I crossed my arms and went quiet as he drove us back home.

I’d thought about this a thousand times, and yet now that we were making serious moves toward ending the bastard’s life, I realized how much of my daydreaming was just pure fantasy.

Jarrod was all practicalities.

My plan was to break into Dr. Silver’s house one night, shoot the dog, then shoot him as he came downstairs to find out what was happening.

But there were so many ways that could go wrong, and I had no exit plan, and no way to keep myself out of jail.

Jarrod wanted to do this, but he also wanted to make sure we didn’t get caught.

It was strange. From my perspective, there was no life beyond this killing. In my mind, this would be my last act: I’d get retribution for me and my brother and all of Dr. Silver’s other victims, and then there’d be nothing else.

I couldn’t conceive of an existence without revenge.

Jarrod was thinking long-term.

It should’ve freaked me out how easily he took to this task.

But I didn’t give a damn.

So long as I got what I wanted.

Jarrod could have me afterward. There’d be nothing left, anyway.

He’d get a shell, an empty vessel.

The thought of him pumping his thick cock inside of me sent another jolt of excitement between my legs, and I wondered—

If we made it, what would happen to me?

After fucking Jarrod.

Would I always want more?

8

Cora

Music blared from my little brother’s room. Sam liked to play his emo goth death metal as loud as he could, mostly to drown out my parents fighting and to piss them off as much as possible.

Tonight, it was mostly the latter.

“Sam! Turn it down!” Dad’s voice echoed up the steps. “Don’t make me come up there.”

It was an empty threat and he knew it. Dad never did anything beyond yell. That was the way in my house: plenty of anger, plenty of shouting, but it never escalated.

We were a nice, middle-class, suburban family.
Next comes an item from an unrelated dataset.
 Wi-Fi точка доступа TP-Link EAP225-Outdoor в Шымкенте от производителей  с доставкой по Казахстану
Dad was a lawyer. Not one of those big, rich, fancy corporate lawyers, as he liked to constantly remind me, but he still did pretty well for himself. Mom worked a variety of odd jobs, from paralegal to court stenographer. She was smart, but she didn’t go to college, and I always wondered if that bothered her.

They were ecstatic when I got into Blackwoods. Dad promised I wouldn’t have to worry about money—even though I ended up taking out a few small loans anyway. Living at home helped a lot financially, which was how I could swing it at all, plus the scholarship helped.
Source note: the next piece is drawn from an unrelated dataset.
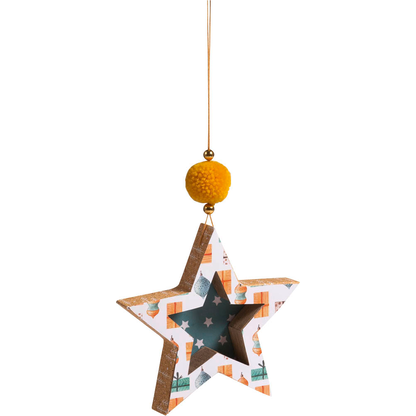 Artikelbild 6 für folia Motivblock Winterzauber farbsortiert 270 g/qm 1 Block, Artikelnummer 272852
Mostly I was lucky. From the outside, my life was idyllic: comfortable, clean, and easy.

But from the outside, anything could seem amazing.

That was one of the first things my generation learned. Instagram taught me that young—anyone could seem happy and wealthy and beautiful if you didn’t look too closely.
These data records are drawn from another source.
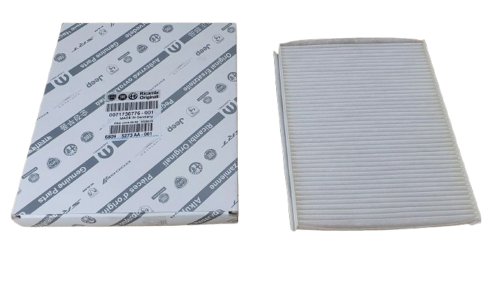 Kolfilter för kupén 71736776 Fiat Bravo 2007> Nytt original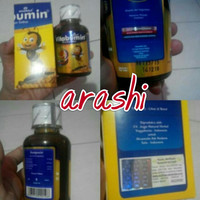 Jual Vitabumin Madu Ikan Gabus Murah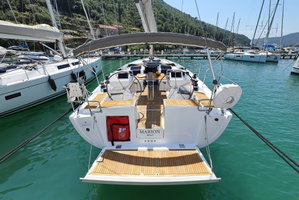 Hanse 455 „Marion“ – fotka 1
That was the Boyle family. We were the American Dream, the nuclear family, the white picket fence.

Of course, everything was rotten. Beneath that nice, happy veneer, my household was a simmering pit of despair and ennui, barely held together with my dad’s salary and my mom’s fervent desire to avoid conflict at all costs.

I slipped out into the hall as my dad shouted up again and knocked on Sam’s door. The music turned down and he answered. “What’s up, big sis?”

“Not much, little bro. Dad’s yelling at you again.”

“Oh, yeah?” He squinted past me. “He come up here yet to punish me?”

“Not yet, but I think he might do it this time.”

He snorted. “I’d love to see the day.”

I would too—at least then my parents would show their true colors instead of hiding behind their false sense of security.

They pretended like everything was okay, but Sam and I, we knew better.

“Can I come in?”

He stepped aside. I walked into his messy boy bedroom. Teenagers were genuinely the worst, and Sam was no exception. Clothes littered the floor and junk food, empty soda cans, and what looked like a used bong cluttered his desk. He had his laptop open to a videogame I didn’t recognize, something with cars in a futuristic-looking massive soccer field, and his phone was mindlessly looping a TikTok video.

He flopped down on his bed and I stood near his dresser. “How’s school going?”